Tuesday, October 27, 2015

Tangled

Lying down inside a machine every day that makes buzzing noises and flashing lights makes you (well…me) think of scientific things…like death rays…or protons and electrons. It’s protons that are being shot into me with their “search and destroy” mission, but electrons are just as interesting. Both of these particles get what scientists call “entangled,” and both of them do what Einstein called “spooky action at a distance.” Don’t you love the language? It’s as if these things know each other really well and can predict what the other will do.

Mikael and Elai started showing their budding “entanglement” at the shower—in the shoe game. They each held a shoe in each hand, one of their own and one of the other person’s (they were both black sneakers, so we had to identify them by the laces), and when Carolyn asked a question like “Who is more romantic?” (Mikael), or “Who is more creative?” (Elai), they had to raise the appropriate shoe. Funny thing was, they answered identically almost every time, right down to the hesitations and the times they raised both shoes. Pretty good for beginners, I’d say. Hope it grows to perfection.

entangling machine!
Like electrons...which can appear in the universe already paired—already married, so to speak. These paired electrons always have opposite spins. If one spins up, the other always spins down, no matter what, because they are mirror images of one another. They are entangled. If you split these entangled (married) particles apart and send them far away from each other, they stay connected somehow. They communicate telepathically, faster than the speed of light, and nothing can travel faster than the speed of light. Einstein called this spooky and tried very hard to disprove it. The experiment that annoyed him goes like this. If you split married electrons and send them down different paths, and you randomly change the spin of one of the electrons, guess what happens to the spin of the other electron? Yes, it will still be the opposite of its pair. You can measure it at the same instance you change the first one, and it will always mirror its fellow, even when there was no time for the change to be communicated. How does it know?
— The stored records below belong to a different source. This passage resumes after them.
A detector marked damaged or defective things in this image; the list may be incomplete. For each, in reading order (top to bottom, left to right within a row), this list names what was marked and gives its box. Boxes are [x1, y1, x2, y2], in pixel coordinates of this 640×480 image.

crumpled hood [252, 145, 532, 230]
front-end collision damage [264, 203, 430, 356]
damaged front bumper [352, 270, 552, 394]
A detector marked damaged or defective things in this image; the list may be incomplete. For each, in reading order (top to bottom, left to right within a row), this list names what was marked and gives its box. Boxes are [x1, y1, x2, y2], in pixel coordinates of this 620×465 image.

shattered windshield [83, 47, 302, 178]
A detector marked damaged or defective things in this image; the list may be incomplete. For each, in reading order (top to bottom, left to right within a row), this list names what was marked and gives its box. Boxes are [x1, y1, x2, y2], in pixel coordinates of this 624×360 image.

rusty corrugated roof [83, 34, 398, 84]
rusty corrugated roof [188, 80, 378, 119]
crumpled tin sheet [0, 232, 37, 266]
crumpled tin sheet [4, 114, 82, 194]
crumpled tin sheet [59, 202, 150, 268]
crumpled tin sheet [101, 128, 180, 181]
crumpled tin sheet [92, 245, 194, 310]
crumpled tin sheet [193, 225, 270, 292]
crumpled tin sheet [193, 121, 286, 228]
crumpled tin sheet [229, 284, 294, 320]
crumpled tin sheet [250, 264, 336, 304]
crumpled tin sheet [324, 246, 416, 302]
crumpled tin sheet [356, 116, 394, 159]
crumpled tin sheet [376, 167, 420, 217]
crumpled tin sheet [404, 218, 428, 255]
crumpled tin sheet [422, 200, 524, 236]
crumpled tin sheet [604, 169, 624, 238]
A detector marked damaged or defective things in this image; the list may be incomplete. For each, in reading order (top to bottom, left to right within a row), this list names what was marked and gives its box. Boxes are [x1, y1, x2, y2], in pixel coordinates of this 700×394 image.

And protons do something similar. If you split a proton in two, sending half of its light to one lab and the other half to another lab, and then you try to detect where the photon traveled, Lab A or Lab B, you’ll always only ever detect one photon. It might be in Lab A or Lab B, but never both. It’s described as a wave traveling to both labs, but when you measure it as a particle in one or the other, you find that photon particle somewhere and the wave collapses in the other lab. It disappears. You only ever find one photon even though the wave went to both labs.  How does that wave know?

Spooky action at a distance and entanglement happens everywhere, as if a God who is One is giving us lessons. In humans, psychologists see it in mirror neurons. That’s what makes you yawn (go ahead) because someone else is yawning. It makes you react when things aren’t happening to you directly. When something happens to someone you love, someone with whom you have been paired or entangled, your neurons fire exactly as theirs fire. You feel their disappointment, their joy, their anger. You react. Oh, I don’t mean you get telepathic messages when someone you love is in trouble (although God prompts you to pray sometimes, and Einstein would call that “spooky”). What I mean is that there are ties between us that surprise us. They make us do strange things like drive to Michigan in the middle of the night or choose the right color dishes on a gift registry. We can predict each other’s actions and be affected by them even over distance.  When a red car door shuts and you hear the engine slowly move away, or you see short brown hair through a bus window and still walk away, all your protons and electrons ache because they are paired with what is moving away.

We’re more tied than we think. We’re practicing for the time when we are “One, even as the Father and I are One,” the ultimate entanglement, the source of all “spooky action at a distance.” Marriage, and everything that we do because love “pairs” us, is a preview, a rehearsal. It’s the purpose of all life. Gradually, we should be getting this with every neighbor, though we can’t imagine how that could be possible. Even so, ultimately, we will be playing the shoe game as one body and knowing as we are known. We will “be of one mind.” Finally. We have such a long way to go. But at the end, the wedding will be breath-taking and the pairing finally perfect. Better, even, than electrons.
We should be taking notes and practicing.